◆ **WHAT YOU NEED TO DO**:
**A.** From the post about the dog and the shark below, reproduce the stretch from "Several sharks were" through "had the courage." word for word.
**B.** State whether each statement agrees with the post about the dog and the shark below, answering yes or no and quoting the deciding words: (i) Ligon traveled from England to the West Indies aboard the Achilles in 1647. (ii) Most of the passengers were eager to approach the shark once it was on board. (iii) Parker relies heavily on Ligon's history of Barbados.

◆ **TEXT SHOWN**:
02 January 2014

The Dog and the Shark

A constant pleasure of history are the little stories that pop out while reading primary sources. Often distracting from the purpose that led to the text in the first place, these episodes entertain and add texture. They also offer unexpected connections to other stories.

As I prepare to teach Atlantic history in the fall, I am perusing texts concerned with the development of the sugar industry in the West Indies. Matthew Parker, The Sugar Barons: Family, Corruption, Empire, and War in the West Indies (2011) has filled time-spaces between the social activities of New Year's celebrations the past few days. Parker draws heavily upon Richard Ligon, A True and Exact History of the Island of Barbadoes (1657). Inasmuch as the 1673 edition of Ligon's text is readily available via Internet Archive, I have delved into that text. Ligon offers three compelling paragraphs concerning "a Fish called a Shark" (5).

Several sharks were taken on board the Achilles, the ship on which Ligon made passage from England to the West Indies in 1647. Once the shark had been landed on board, however, the adventure began. Most of the passengers were afraid to approach it. Only the fearless sailors and a very large dog had the courage.

◆ **INFORMATION PROVIDED**:
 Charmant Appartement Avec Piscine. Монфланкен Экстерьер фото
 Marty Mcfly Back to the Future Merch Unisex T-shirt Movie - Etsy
==
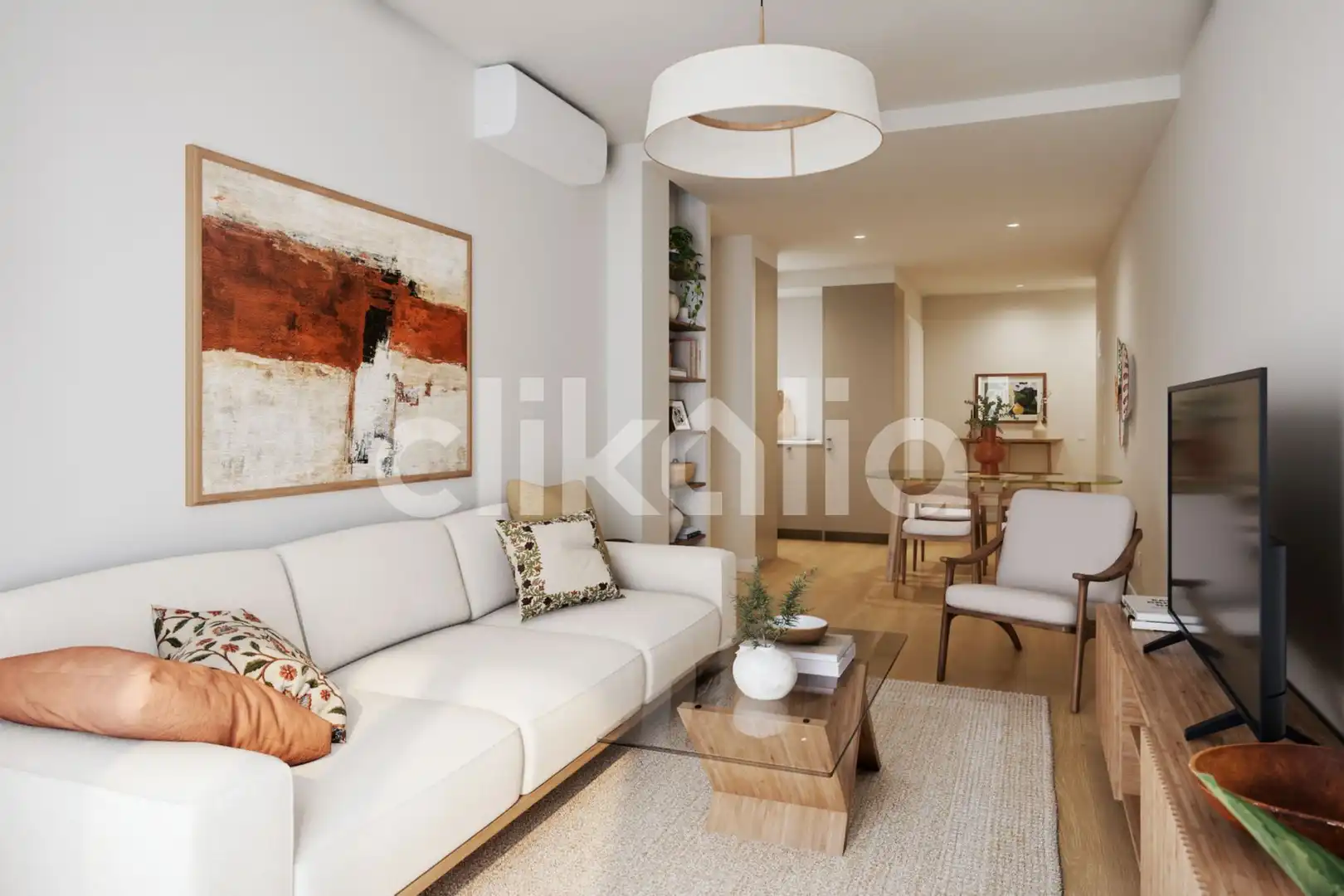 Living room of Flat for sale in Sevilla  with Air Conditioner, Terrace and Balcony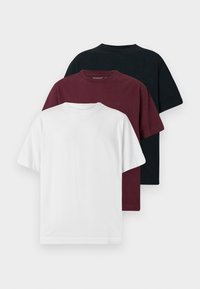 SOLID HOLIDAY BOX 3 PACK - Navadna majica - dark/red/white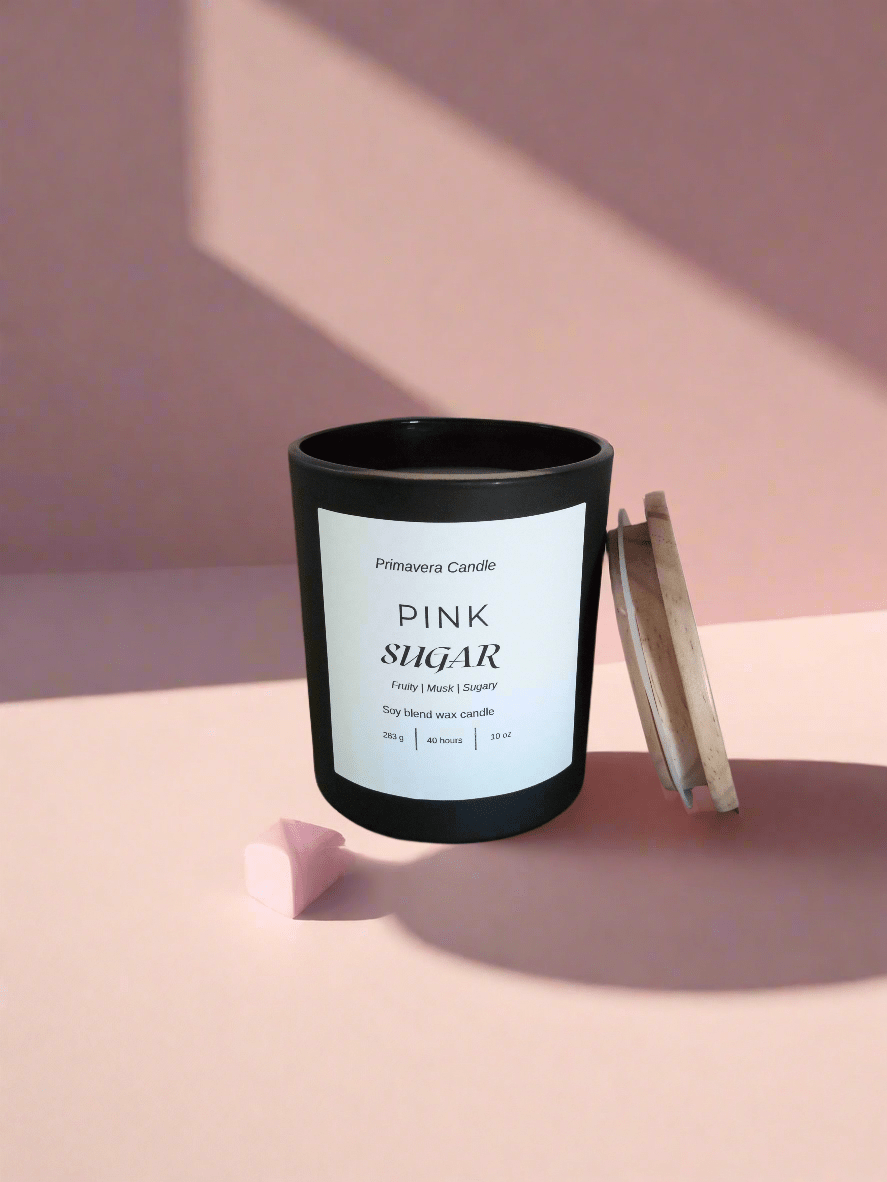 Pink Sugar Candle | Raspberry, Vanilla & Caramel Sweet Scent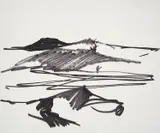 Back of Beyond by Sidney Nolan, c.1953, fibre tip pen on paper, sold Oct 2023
--
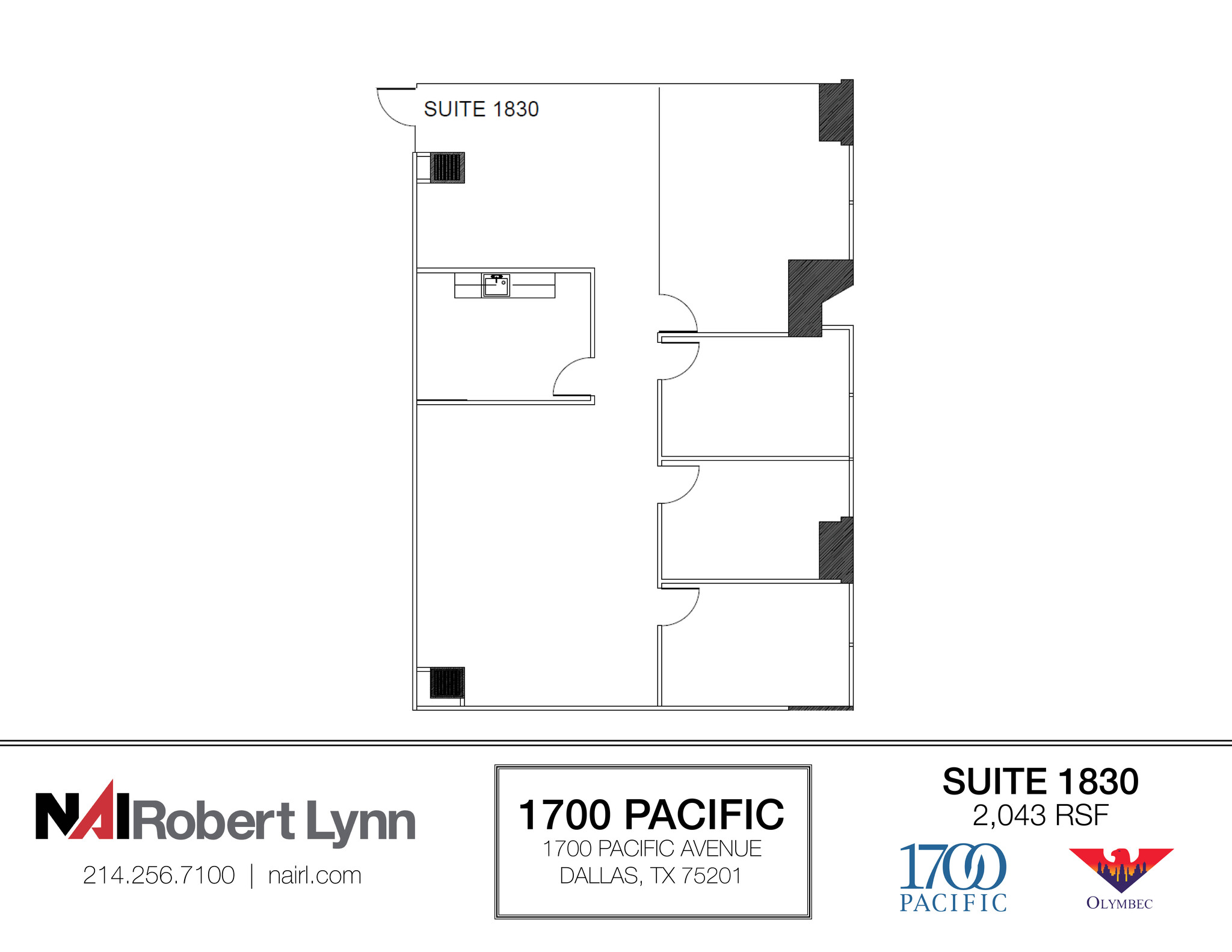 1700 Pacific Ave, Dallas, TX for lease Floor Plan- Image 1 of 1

◆ **RESULTS**:
**A.**
Several sharks were taken on board the Achilles, the ship on which Ligon made passage from England to the West Indies in 1647. Once the shark had been landed on board, however, the adventure began. Most of the passengers were afraid to approach it. Only the fearless sailors and a very large dog had the courage.

**B.**
(i) Yes: "the Achilles, the ship on which Ligon made passage from England to the West Indies in 1647."
(ii) No: "Most of the passengers were afraid to approach it."
(iii) Yes: "Parker draws heavily upon Richard Ligon, A True and Exact History of the Island of Barbadoes (1657)."